#### Extract provided ####
In addition, Jay has a planning board, a board of appeals, a board of assessment review, a recreation committee, and a budget committee (as of 2016).

== Education ==
The Jay School Department was owned by The Town of Jay and was governed by a five-member school committee and one superintendent. The district consisted of one elementary, middle and high school. In 2010 the estimated the districtwide student population was approximately 700 students. Jay School Department was recognized as the third smallest school district (with the exception of unorganized territory school districts) in the State of Maine. Because of the size of the school district and excellent ratings the school districts received extra federal funding for being one of America's Top Performing School Districts with a population of under 1,000.

During the 2010–2011 school year Jay Elementary School held about 220 students serving grade Pre-K through 3rd. The school was built in the mid-1960s and a small addition was added. The elementary school was redone in the summer of 2018

Jay Middle School in the 2010–2011 school year had an estimated population of about 250 students in grades 4–8. The middle school, finished in 1997, consists of two floors, and is the newest school in the district. The school connects onto the Jay Community Building, where the townspeople vote and special meetings are held. The top floor of community building is where the large gymnasium is located. The Jay School Committee often meets in the middle school cafeteria or library because of the large space.

Jay High School had an estimated population of about 250 during the 2010–2011 school year in grades 9–12. The Jay High School building opened in the fall of 1970 and since then has held high school classes for students in Jay since. The building offers a unique architecture as it has a large domed gym, formerly known as The Tiger Dome; the tigers being the school and district mascot. The large gymnasium makes up about a quarter of the whole building's square footage and classes are held in wing off the center of the building.
#### Collected data ####
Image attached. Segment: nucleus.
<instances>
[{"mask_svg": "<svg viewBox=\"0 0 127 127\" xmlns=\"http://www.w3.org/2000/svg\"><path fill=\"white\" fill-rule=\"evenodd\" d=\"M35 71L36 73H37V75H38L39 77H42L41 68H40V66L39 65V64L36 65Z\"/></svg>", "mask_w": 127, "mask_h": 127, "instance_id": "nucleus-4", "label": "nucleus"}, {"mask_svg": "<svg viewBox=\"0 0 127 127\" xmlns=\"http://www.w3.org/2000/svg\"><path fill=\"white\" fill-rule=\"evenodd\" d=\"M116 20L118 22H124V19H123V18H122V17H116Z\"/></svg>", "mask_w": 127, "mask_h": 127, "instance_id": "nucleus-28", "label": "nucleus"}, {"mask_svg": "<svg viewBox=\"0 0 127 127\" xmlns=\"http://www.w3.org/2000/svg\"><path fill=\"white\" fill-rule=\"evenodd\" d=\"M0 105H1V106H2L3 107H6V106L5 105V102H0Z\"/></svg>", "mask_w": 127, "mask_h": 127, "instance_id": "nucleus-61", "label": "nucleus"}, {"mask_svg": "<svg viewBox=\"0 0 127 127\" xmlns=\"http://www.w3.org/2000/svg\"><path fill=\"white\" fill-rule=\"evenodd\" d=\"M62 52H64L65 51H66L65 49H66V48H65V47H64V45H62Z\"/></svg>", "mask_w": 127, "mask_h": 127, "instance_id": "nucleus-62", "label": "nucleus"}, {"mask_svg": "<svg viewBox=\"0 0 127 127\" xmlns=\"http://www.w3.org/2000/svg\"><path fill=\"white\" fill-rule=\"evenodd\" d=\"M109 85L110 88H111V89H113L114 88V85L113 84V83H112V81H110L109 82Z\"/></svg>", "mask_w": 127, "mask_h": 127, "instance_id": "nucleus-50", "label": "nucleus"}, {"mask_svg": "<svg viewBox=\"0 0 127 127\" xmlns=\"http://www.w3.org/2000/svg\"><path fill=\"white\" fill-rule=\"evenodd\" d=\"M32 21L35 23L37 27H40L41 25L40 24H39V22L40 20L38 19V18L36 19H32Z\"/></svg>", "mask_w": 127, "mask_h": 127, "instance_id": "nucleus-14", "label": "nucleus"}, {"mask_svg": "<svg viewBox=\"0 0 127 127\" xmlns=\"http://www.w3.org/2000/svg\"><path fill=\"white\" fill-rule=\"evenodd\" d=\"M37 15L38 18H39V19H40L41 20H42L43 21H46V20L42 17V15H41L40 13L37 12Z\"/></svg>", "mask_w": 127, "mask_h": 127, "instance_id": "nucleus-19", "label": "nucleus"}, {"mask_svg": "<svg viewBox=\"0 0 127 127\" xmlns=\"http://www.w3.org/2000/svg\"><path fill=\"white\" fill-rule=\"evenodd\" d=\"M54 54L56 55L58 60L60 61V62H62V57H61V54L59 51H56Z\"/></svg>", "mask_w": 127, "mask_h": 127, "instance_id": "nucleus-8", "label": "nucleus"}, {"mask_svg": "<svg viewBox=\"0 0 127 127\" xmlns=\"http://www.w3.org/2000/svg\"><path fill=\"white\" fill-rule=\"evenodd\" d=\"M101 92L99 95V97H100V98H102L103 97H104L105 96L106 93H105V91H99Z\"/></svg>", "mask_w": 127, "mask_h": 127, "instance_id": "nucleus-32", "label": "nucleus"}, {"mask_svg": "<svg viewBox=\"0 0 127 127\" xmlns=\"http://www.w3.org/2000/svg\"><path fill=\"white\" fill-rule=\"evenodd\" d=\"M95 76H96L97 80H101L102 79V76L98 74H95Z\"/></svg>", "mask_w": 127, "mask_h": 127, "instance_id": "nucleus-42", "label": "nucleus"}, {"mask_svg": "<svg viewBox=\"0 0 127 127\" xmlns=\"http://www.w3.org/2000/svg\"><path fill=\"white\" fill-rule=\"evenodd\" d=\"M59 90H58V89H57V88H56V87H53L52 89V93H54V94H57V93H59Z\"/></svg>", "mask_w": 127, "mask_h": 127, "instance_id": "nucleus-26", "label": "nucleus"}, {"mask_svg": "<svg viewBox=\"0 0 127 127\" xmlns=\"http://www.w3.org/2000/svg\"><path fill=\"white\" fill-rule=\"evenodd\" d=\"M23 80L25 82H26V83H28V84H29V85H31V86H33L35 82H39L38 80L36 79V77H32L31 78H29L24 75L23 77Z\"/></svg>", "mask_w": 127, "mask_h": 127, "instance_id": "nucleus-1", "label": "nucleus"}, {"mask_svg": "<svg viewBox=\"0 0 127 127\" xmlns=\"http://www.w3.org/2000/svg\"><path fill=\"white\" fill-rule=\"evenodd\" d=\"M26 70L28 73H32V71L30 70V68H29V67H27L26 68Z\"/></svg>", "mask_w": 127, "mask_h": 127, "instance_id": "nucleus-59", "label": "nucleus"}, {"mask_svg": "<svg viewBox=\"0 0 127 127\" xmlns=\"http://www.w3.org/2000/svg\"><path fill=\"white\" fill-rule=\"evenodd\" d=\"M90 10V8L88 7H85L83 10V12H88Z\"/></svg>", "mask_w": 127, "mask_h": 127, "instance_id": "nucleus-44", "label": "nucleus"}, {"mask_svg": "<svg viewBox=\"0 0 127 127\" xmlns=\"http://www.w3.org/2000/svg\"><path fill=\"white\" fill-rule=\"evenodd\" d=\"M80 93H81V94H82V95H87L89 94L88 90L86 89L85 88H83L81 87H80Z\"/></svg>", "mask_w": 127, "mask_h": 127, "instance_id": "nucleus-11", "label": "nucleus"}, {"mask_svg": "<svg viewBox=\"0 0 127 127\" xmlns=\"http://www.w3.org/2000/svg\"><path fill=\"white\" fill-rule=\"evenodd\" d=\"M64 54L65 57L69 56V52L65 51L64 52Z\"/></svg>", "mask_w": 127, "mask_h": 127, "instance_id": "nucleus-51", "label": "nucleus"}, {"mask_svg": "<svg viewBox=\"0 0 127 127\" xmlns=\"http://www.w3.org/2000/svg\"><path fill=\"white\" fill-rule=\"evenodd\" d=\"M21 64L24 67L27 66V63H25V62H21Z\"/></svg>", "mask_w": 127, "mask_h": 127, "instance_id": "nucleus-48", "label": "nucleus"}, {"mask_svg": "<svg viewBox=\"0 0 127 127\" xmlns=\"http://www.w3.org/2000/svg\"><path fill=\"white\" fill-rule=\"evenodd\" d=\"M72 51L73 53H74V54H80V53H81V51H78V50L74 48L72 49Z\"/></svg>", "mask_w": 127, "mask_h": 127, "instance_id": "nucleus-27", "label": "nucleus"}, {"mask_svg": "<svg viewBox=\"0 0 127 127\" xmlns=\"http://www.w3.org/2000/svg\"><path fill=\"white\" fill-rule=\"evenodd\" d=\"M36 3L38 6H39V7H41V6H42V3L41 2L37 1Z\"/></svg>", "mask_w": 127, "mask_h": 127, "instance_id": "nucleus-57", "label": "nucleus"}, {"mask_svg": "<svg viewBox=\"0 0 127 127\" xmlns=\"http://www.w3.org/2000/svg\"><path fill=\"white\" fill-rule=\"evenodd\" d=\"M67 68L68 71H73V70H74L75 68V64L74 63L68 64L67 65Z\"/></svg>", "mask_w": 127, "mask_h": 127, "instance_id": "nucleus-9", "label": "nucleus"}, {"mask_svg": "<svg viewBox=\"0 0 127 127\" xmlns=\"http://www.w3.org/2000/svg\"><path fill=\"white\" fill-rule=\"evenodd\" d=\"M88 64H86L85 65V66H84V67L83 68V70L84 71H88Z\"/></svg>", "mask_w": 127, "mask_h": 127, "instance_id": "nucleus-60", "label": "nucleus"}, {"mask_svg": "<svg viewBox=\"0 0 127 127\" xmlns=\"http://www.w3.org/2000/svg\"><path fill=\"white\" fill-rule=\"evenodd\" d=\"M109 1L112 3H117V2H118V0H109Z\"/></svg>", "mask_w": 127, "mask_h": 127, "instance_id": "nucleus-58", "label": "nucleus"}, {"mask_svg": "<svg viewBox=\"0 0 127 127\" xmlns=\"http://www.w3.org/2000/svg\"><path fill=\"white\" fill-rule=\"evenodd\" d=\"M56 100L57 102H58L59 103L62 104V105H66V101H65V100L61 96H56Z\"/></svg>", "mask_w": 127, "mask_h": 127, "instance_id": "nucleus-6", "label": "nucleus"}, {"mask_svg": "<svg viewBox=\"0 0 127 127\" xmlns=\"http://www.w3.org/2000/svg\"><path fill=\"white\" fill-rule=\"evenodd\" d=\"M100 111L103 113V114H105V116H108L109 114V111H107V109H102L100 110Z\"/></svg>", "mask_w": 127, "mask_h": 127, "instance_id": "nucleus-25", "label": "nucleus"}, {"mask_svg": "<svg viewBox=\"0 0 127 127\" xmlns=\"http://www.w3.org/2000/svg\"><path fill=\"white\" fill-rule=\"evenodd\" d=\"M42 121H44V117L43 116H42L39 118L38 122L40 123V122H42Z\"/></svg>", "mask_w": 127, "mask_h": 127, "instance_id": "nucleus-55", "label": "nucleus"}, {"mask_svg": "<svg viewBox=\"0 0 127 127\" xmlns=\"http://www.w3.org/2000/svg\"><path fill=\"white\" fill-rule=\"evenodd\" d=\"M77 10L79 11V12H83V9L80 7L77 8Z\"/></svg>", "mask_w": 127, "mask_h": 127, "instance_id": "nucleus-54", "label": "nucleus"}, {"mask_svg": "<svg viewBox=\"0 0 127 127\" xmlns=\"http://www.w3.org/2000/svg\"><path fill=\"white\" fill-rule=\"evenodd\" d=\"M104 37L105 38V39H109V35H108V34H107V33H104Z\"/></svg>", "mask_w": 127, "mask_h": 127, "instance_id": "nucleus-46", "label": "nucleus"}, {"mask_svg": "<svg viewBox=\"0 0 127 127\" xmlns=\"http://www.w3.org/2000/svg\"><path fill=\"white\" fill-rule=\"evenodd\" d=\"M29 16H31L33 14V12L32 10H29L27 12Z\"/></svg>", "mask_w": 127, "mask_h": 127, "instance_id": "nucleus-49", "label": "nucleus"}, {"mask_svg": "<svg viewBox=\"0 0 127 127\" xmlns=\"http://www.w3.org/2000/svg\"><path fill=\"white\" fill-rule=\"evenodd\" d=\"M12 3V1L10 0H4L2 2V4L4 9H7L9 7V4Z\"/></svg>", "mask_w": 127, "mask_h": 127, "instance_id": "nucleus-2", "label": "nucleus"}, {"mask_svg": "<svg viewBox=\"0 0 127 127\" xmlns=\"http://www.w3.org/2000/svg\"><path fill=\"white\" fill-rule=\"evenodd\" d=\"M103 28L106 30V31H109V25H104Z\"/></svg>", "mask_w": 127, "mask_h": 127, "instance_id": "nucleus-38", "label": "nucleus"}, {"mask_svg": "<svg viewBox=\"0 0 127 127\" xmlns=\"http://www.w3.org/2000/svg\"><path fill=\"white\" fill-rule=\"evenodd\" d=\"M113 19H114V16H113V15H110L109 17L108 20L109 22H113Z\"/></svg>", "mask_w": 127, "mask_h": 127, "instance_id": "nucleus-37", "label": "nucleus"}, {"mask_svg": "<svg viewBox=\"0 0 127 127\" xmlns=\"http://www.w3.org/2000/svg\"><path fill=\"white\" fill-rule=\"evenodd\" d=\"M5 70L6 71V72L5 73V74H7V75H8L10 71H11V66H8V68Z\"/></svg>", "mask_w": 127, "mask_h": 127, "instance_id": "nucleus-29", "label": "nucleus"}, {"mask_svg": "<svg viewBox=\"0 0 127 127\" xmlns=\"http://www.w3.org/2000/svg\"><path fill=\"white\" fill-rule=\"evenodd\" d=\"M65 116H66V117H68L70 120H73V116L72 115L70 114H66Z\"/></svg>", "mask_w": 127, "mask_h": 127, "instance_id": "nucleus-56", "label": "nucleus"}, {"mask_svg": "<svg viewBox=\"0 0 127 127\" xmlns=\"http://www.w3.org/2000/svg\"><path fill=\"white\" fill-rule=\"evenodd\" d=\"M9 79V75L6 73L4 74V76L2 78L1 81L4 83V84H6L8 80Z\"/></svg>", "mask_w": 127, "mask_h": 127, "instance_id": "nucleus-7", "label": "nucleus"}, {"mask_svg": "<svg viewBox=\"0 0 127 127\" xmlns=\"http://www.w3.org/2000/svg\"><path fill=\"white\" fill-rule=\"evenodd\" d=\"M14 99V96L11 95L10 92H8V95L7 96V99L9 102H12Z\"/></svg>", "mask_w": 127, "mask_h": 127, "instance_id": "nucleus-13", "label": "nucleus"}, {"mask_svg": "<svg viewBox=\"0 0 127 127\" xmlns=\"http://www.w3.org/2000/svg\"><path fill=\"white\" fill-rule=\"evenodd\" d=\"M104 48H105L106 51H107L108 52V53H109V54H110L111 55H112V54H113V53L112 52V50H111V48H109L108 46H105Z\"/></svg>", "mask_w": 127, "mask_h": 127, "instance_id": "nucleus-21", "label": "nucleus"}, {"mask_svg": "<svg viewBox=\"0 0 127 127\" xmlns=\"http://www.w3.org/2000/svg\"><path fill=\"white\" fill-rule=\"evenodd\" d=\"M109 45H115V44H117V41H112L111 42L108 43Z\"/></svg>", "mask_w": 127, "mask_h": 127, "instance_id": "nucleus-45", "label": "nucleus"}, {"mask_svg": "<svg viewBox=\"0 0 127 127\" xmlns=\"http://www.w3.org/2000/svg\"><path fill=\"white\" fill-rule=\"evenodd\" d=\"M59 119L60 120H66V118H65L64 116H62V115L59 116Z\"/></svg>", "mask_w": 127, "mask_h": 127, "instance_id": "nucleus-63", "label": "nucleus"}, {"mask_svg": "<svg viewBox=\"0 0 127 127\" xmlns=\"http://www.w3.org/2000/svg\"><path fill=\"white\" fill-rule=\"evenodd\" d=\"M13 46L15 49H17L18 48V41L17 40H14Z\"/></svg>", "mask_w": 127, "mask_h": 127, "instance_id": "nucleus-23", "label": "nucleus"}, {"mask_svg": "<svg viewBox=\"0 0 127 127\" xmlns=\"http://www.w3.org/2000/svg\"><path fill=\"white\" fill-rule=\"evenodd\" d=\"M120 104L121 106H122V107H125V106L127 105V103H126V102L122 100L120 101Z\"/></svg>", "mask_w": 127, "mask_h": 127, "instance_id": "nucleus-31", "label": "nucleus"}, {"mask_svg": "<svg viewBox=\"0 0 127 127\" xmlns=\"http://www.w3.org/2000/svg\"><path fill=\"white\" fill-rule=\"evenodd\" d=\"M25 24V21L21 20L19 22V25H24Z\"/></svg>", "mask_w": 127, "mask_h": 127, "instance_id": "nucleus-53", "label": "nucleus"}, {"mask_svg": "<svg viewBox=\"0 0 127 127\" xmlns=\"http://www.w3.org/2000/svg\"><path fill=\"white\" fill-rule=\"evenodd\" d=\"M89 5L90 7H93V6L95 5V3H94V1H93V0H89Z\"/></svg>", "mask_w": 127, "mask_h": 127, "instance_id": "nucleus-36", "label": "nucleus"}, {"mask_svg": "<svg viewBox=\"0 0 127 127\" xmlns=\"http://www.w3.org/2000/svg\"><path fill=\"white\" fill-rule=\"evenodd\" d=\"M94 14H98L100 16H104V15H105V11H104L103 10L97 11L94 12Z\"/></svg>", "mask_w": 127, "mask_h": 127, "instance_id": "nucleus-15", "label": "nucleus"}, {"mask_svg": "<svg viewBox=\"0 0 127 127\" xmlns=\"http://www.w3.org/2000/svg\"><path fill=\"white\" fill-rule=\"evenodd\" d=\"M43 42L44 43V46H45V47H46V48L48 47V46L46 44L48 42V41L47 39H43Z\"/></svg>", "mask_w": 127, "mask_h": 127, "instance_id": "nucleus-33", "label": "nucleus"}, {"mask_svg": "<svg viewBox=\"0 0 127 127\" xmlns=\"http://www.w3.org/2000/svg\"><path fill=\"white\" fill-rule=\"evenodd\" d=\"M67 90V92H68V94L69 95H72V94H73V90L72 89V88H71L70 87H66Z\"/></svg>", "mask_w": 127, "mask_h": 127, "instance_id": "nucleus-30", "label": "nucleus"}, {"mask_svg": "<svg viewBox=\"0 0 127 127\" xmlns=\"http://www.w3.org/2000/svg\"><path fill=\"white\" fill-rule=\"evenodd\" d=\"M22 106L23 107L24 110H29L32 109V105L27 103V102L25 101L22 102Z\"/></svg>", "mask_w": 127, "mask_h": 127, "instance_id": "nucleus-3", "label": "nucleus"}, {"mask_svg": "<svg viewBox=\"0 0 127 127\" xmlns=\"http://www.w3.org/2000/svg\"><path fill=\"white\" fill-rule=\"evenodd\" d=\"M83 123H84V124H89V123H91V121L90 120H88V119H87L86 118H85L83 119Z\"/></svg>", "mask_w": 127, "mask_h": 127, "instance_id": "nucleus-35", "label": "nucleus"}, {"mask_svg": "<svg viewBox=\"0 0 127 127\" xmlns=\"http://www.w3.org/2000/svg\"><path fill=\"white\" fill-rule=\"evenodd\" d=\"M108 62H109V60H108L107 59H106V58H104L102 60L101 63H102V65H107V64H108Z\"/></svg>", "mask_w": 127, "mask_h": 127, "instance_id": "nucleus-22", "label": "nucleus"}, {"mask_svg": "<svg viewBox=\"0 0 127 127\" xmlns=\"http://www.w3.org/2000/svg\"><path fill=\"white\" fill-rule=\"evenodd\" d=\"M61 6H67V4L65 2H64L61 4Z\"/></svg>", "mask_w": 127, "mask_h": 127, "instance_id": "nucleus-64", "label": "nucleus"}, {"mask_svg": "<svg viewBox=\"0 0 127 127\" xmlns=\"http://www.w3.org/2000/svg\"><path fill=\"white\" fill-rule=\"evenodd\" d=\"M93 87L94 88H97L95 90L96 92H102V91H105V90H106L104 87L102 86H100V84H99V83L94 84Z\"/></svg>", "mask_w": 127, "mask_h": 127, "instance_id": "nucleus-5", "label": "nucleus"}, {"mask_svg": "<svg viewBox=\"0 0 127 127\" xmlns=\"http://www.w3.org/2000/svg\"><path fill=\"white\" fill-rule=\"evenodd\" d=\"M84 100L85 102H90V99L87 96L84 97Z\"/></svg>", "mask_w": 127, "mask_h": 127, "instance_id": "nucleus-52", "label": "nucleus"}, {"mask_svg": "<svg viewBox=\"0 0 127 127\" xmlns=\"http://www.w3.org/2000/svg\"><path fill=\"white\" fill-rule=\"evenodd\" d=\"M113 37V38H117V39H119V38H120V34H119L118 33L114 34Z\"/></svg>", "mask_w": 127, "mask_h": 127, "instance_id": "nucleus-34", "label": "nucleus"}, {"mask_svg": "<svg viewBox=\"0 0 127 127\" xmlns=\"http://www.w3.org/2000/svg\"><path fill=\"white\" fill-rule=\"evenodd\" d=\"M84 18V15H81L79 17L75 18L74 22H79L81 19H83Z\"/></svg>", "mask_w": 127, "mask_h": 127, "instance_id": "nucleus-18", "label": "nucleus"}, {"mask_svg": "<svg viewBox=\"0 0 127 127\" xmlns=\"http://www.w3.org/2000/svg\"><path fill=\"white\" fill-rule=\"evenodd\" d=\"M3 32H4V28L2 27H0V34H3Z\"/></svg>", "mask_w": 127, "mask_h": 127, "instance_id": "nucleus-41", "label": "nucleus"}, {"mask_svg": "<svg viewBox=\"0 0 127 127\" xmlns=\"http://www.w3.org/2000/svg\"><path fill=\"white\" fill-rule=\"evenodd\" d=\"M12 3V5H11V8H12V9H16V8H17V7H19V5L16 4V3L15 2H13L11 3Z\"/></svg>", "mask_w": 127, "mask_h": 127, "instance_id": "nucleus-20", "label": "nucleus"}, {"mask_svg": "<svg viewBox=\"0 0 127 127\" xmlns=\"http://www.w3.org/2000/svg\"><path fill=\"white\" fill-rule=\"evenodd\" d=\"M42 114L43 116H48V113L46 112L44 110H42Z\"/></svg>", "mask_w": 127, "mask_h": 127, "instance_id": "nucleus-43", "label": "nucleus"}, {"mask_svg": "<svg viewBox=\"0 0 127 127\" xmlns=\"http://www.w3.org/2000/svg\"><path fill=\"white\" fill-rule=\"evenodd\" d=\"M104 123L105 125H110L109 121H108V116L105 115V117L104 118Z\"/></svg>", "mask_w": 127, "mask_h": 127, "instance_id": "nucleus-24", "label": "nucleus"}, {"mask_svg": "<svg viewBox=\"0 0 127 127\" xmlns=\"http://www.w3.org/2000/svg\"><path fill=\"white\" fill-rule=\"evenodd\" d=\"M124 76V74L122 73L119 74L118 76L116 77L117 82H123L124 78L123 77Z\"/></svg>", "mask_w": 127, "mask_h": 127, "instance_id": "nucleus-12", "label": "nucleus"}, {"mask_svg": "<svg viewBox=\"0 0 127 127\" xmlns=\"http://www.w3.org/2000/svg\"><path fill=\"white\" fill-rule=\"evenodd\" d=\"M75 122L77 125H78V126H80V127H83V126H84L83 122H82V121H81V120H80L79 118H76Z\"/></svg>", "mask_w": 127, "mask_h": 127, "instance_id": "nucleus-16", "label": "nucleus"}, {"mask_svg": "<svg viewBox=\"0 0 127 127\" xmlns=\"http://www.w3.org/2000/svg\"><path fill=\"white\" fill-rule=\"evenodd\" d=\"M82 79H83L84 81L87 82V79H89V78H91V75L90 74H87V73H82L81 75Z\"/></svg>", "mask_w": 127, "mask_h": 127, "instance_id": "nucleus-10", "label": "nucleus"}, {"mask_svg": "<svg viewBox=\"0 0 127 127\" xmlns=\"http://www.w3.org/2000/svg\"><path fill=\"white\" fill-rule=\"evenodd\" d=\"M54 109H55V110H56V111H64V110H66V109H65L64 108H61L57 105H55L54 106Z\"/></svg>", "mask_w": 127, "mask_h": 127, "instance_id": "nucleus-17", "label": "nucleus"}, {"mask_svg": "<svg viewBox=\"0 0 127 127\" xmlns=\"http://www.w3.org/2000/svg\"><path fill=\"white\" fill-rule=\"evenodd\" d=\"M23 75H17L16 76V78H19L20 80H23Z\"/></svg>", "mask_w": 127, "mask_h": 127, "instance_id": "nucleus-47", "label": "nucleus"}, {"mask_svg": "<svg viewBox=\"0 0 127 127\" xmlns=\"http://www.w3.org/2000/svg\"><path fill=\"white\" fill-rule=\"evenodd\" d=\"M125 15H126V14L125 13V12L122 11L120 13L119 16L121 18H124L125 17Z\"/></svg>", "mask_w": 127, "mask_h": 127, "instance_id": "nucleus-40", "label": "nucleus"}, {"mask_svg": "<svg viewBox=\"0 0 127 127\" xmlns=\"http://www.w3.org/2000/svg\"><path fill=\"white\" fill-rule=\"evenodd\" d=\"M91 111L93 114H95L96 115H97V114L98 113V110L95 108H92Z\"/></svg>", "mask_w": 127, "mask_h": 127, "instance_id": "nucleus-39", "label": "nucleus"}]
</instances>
####
* _Required action_
Decide whether each statement below agrees with the text on education in Jay above, answering yes or no and quoting the words that decide it. (a) Jay Middle School is the newest school in the district. (b) Jay Elementary School served students from Pre-K through 5th grade. (c) The large gymnasium makes up about half of the Jay High School building's square footage.

* _Exercise output_
(a) Yes: "is the newest school in the district."
(b) No: "serving grade Pre-K through 3rd."
(c) No: "The large gymnasium makes up about a quarter of the whole building's square footage."